DOCUMENT EXCERPT:

“On the evening of that first day of the week, when the doors were locked, where the disciples were, for fear of the Jews, Jesus came and stood in their midst and said to them, ‘Peace be with you.’”
And as if the once dead Jesus, appearing in their midst – with locked doors at that – was not enough to convince the disciples that their Master was alive, “he showed them his hands and his side.” And then they rejoiced!
But it wasn’t enough for the disciples to bask in the joy of the risen Lord, they were about to begin to understand that the unimaginable joy they just received was to be shared selflessly with all nations.
To emphasize this, Jesus said again, “Peace be with you. As the Father has sent me, so I send you.”
But he wasn’t sending them alone. “He breathed on them saying, ‘Receive the Holy Spirit. Whose sins you forgive are forgiven them, and whose sins you retain are retained.’”
They were being charged to take the merciful peace of Jesus, into a world deeply wounded by sin, a world often captivated by sin. They went out into the world facing head-on widespread sinful violence of all sorts. The violence of anger, the violence of war, the violence of abortion, the violence of greed, and the violence of indifference to suffering. Yet they faced these evils not alone, but with the strengthening, encouraging, comforting power of the Holy Spirit given to them by Jesus.
And look at all they accomplished!
And now 20 centuries later, the divine calling necessarily continues. At our baptism we received the all-powerful, immensely loving grace of the Holy Spirit. And with the complimentary sacrament of confirmation we have been emboldened by that same Holy Spirit, like the first disciples, to courageously face head-on widespread violence of all sorts – violence hell-bent on crushing our heavenly mission of peace, social justice, and love.
Yes indeed, like those earliest heroes of the Christian faith, we too, are called to challenge the prevalent violence of our time. But now add to that ancient ongoing list of violence, modern 21st century violence: nuclear weapons and the real threat of nuclear war, millions of machine and chemical abortions, conventional international wars, dozens of internal harmed conflicts, societies awash in handguns with the resulting endless murders on our city streets, violence glorified in our mass media, violent corporate greed profiting from inhumane sweat shop labor, modern slavery of human trafficking, indifference to migrant brothers and sisters crying for help at our closed borders, human induced climate change resulting in catastrophic global warming, and starvation throughout much of the world.

SET TASKS:
**1.** Say whether each statement agrees with the reflection, answering yes or no and quoting the words of the text that decide it.
(a) Jesus came to the disciples while the doors were locked.
(b) Jesus sent the disciples out alone.
(c) The first disciples faced the violence of war.
**2.** Answer these questions from the reflection.
(a) What did Jesus show the disciples?
(b) How many centuries later does the divine calling continue?
(c) Which sacrament is said to embolden us with that same Holy Spirit?
**3.** Print the part of the reflection between "They were being" and "all they accomplished!", inclusive.

DATA EXTRACT:
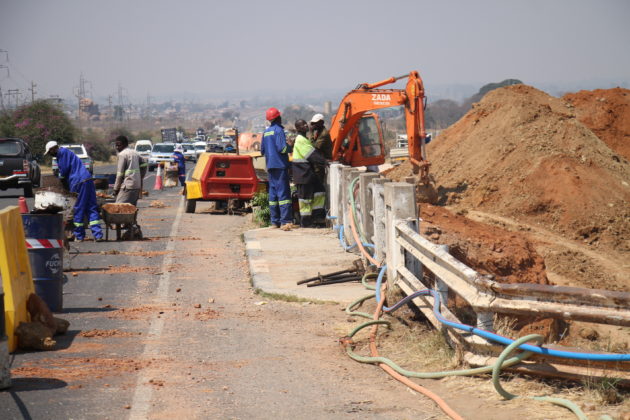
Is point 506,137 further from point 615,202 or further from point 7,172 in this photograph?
point 7,172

FINAL RESULTS:
**1.**
(a) Yes: "when the doors were locked"
(b) No: "But he wasn’t sending them alone."
(c) Yes: "the violence of war"

**2.**
(a) His hands and his side
(b) 20 centuries
(c) Confirmation

**3.**
They were being charged to take the merciful peace of Jesus, into a world deeply wounded by sin, a world often captivated by sin. They went out into the world facing head-on widespread sinful violence of all sorts. The violence of anger, the violence of war, the violence of abortion, the violence of greed, and the violence of indifference to suffering. Yet they faced these evils not alone, but with the strengthening, encouraging, comforting power of the Holy Spirit given to them by Jesus.
And look at all they accomplished!